Keating has said the Soeryadjayas were introduced to him by John Benson who has since retained him as a consultant on an aluminium project. Although Benson was a partner of Warren Anderson, Keating says he had not met him before the piggery sale. Knowles told Parliament the sale was not the first time Benson and Anderson had been involved in business moves involving Keating and Indonesian interests. In 1992 they had sought $130 million in Australian aid to supply cattle from Anderson stations to small farmers in Indonesia. The request was made to Keating's prime ministerial office from an Indonesian foundation, Yayasan Serangan Umum, to which Benson was a consultant.

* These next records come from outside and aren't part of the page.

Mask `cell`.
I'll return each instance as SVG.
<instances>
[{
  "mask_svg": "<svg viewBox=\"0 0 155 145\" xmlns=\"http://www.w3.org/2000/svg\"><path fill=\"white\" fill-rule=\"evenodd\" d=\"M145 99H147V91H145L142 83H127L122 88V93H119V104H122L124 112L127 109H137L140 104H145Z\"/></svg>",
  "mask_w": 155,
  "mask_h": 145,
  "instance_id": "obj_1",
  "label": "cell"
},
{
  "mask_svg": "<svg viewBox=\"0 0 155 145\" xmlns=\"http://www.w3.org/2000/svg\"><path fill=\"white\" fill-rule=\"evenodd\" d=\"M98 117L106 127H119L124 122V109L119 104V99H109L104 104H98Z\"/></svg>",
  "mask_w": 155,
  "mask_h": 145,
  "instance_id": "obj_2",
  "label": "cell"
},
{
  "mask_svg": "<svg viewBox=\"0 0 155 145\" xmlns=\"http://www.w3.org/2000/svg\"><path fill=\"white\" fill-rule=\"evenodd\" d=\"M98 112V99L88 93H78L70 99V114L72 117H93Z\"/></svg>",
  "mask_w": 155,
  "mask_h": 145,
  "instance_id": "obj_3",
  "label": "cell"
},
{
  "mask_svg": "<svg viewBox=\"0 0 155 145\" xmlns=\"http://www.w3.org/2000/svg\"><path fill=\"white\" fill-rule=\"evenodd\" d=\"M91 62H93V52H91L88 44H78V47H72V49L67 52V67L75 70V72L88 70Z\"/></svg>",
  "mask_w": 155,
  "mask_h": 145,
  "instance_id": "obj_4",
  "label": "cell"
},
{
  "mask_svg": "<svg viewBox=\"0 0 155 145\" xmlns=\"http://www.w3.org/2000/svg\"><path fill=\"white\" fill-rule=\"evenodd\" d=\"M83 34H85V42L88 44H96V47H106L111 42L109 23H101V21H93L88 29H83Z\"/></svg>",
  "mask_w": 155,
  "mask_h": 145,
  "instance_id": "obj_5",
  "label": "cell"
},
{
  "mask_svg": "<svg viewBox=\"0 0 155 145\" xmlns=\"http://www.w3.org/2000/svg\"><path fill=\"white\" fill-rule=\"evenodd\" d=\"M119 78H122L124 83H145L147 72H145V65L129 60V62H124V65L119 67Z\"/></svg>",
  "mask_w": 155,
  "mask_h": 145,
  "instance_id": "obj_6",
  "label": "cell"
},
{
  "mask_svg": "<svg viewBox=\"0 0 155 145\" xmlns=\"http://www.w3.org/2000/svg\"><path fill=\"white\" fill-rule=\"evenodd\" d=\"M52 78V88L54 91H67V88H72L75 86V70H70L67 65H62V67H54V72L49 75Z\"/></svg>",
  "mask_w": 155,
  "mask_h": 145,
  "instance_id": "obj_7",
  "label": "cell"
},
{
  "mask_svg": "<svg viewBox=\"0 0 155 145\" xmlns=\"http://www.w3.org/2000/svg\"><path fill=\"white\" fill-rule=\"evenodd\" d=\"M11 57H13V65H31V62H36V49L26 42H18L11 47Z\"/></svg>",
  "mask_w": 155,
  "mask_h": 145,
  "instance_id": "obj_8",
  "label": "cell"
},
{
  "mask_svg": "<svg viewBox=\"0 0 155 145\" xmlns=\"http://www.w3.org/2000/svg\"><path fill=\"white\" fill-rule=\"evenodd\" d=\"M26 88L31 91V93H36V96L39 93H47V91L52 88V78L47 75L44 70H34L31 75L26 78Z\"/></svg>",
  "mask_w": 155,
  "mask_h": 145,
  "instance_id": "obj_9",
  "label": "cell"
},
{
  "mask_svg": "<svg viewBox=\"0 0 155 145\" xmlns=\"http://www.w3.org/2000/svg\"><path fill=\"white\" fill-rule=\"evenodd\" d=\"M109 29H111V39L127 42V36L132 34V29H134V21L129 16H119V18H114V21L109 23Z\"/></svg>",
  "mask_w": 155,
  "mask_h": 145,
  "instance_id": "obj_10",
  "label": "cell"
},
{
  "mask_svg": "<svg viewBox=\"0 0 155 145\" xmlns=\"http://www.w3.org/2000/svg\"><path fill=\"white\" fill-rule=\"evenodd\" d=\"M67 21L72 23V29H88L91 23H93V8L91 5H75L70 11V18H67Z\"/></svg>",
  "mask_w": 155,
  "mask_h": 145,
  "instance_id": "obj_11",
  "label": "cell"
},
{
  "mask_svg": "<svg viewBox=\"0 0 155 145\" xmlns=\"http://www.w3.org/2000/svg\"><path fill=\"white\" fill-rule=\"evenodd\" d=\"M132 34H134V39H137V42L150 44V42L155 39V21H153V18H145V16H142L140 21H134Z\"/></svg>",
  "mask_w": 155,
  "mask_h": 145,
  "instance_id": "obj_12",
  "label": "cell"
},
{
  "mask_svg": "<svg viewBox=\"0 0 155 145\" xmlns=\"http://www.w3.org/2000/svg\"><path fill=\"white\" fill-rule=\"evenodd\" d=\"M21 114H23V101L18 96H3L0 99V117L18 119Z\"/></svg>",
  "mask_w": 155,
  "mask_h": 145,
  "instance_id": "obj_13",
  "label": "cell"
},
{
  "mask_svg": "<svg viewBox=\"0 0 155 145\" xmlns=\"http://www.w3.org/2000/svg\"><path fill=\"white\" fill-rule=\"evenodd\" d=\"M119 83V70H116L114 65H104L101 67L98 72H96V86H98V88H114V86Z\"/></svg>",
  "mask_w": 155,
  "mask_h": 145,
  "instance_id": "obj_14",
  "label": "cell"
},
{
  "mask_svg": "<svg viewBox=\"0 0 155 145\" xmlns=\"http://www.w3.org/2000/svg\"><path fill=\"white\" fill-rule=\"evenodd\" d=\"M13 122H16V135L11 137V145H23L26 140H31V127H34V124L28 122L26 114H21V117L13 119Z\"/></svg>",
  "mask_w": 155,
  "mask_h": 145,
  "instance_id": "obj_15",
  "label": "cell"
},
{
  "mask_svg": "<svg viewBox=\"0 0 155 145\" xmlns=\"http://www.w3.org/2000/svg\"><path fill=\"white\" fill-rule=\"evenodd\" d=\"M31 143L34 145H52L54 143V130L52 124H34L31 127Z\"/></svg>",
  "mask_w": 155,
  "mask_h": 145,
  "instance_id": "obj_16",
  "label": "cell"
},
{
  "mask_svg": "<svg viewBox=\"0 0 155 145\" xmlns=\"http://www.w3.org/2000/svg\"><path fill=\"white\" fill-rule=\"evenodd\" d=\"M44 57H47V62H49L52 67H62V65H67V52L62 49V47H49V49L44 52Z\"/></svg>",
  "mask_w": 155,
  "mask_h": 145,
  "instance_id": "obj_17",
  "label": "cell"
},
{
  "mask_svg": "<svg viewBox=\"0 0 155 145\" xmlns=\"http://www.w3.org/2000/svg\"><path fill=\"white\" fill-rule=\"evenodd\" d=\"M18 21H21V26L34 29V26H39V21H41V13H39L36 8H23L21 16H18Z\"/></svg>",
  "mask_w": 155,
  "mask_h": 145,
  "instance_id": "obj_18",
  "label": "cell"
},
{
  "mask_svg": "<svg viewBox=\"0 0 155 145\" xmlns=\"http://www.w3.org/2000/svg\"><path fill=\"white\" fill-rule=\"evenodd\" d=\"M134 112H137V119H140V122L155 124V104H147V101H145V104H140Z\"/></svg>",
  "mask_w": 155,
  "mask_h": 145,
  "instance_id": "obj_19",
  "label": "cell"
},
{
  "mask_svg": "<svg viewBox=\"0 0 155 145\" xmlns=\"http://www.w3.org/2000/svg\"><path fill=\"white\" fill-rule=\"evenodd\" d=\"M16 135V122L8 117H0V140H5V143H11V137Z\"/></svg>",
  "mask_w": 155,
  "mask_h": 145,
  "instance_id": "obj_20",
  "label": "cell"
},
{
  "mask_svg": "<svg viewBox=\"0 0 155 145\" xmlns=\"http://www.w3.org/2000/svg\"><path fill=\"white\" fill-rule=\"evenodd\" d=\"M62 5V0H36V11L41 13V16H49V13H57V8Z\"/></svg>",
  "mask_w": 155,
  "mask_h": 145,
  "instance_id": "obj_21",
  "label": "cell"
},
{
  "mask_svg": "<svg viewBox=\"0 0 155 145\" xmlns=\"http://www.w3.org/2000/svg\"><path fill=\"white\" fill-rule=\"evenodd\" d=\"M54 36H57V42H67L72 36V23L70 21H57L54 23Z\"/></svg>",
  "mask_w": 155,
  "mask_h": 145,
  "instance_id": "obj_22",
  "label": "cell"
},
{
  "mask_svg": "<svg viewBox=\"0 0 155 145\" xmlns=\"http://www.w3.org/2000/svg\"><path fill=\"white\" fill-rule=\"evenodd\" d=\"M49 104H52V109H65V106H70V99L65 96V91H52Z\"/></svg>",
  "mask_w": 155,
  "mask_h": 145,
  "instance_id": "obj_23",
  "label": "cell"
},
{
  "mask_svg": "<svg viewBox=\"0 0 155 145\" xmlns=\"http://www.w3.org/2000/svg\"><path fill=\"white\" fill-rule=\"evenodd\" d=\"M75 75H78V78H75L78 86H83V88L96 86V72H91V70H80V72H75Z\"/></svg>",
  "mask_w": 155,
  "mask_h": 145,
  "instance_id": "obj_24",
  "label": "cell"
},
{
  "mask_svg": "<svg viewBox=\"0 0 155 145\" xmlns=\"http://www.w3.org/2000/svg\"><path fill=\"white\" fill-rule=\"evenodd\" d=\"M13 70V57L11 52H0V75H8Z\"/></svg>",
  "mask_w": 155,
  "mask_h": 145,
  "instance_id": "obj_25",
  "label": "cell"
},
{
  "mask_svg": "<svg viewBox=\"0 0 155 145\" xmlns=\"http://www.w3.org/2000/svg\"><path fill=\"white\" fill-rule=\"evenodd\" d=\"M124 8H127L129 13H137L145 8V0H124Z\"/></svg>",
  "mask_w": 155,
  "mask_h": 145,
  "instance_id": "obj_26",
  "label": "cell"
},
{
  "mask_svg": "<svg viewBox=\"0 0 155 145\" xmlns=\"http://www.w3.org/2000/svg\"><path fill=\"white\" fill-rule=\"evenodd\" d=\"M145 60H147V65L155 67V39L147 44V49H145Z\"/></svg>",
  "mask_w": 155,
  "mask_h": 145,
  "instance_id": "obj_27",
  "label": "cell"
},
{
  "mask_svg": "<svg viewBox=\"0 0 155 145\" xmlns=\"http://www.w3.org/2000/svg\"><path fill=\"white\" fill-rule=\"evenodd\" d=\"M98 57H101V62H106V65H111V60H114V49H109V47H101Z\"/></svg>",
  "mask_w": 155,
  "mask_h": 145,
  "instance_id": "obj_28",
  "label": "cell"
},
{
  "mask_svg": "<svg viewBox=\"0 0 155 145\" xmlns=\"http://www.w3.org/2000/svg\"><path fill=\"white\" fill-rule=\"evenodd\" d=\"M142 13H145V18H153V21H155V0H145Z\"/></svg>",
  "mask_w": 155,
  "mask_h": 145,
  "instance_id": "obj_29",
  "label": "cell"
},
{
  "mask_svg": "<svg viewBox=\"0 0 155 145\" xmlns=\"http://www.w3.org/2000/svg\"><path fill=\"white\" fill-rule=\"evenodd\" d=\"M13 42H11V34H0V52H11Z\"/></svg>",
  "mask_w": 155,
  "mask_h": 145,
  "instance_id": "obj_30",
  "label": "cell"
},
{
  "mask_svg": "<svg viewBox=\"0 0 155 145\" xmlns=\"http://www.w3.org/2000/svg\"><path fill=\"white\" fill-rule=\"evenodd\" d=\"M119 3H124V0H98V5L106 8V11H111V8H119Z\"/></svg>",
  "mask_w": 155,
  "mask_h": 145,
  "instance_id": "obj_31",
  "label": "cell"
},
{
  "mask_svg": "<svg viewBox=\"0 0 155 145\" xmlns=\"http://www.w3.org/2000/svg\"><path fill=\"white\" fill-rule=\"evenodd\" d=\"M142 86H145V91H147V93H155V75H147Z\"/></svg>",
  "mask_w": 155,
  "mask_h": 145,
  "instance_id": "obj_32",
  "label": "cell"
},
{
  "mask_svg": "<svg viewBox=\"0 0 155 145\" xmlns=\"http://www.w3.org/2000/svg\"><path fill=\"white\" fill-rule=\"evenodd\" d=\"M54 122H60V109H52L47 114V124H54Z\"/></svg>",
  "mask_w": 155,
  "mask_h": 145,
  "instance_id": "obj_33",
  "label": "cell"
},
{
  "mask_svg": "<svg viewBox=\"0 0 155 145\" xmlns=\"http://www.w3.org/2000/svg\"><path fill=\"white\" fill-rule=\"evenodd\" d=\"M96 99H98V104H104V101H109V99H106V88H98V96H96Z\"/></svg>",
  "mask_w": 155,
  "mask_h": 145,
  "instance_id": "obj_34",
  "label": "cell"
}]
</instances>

According to Knowles, the Yayasan was "recently exposed as one of those tax-exempt foundations with hidden wealth, run by Soeharto's military cronies, with Soeharto himself as a patron". She said: "The documentary evidence shows that for three years Keating and [Laurie] Brereton [his then parliamentary secretary] tried to secure Australian aid funding for an uneconomic project which would have benefited Anderson." The proposal was eventually rejected by AusAID but "by this stage Anderson had sold his interest in the cattle stations".

The previous Wednesday, Senator Bill O'Chee told Parliament he had a new document showing that the Commonwealth Bank had written off $4.9 million in piggery group debt in May 1994 while the bank was still majority owned by the Federal Government. O'Chee said the CBA, "as much as the Indonesians who purchased his piggery, made Keating into a multimillionaire".

O'Chee told Parliament that, apart from writing off debt without any recourse to its security, the CBA had done Keating an extraordinary favour by giving the Indonesians a six-year no-interest loan worth about $4 million. He also said Keating benefited from the CBA's decision to write off $11 million in personal debts owed by his former piggery partner, Al Constantinidis, "conditional on his silence on matters to do with the piggery and Paul Keating".

On the same day, in a detailed speech on the piggery sale, Senator Paul Calvert said "documents now on the record raise a clear prima facie case of capital tax gains fraud by Paul Keating".

Keating has not commented on these speeches. But he previously issued a blanket denial of any impropriety or illegality while he was prime minister. He has specifically denied approaching anyone other than normal CBA line officers about the piggery and stated that he has paid all taxes due.

Fortunately for Keating, Howard seems to have changed his mind since 1995. Now that he is prime minister, he apparently believes that any official inquiry into behaviour allegedly damaging the office of prime minister could only further damage the office of prime minister.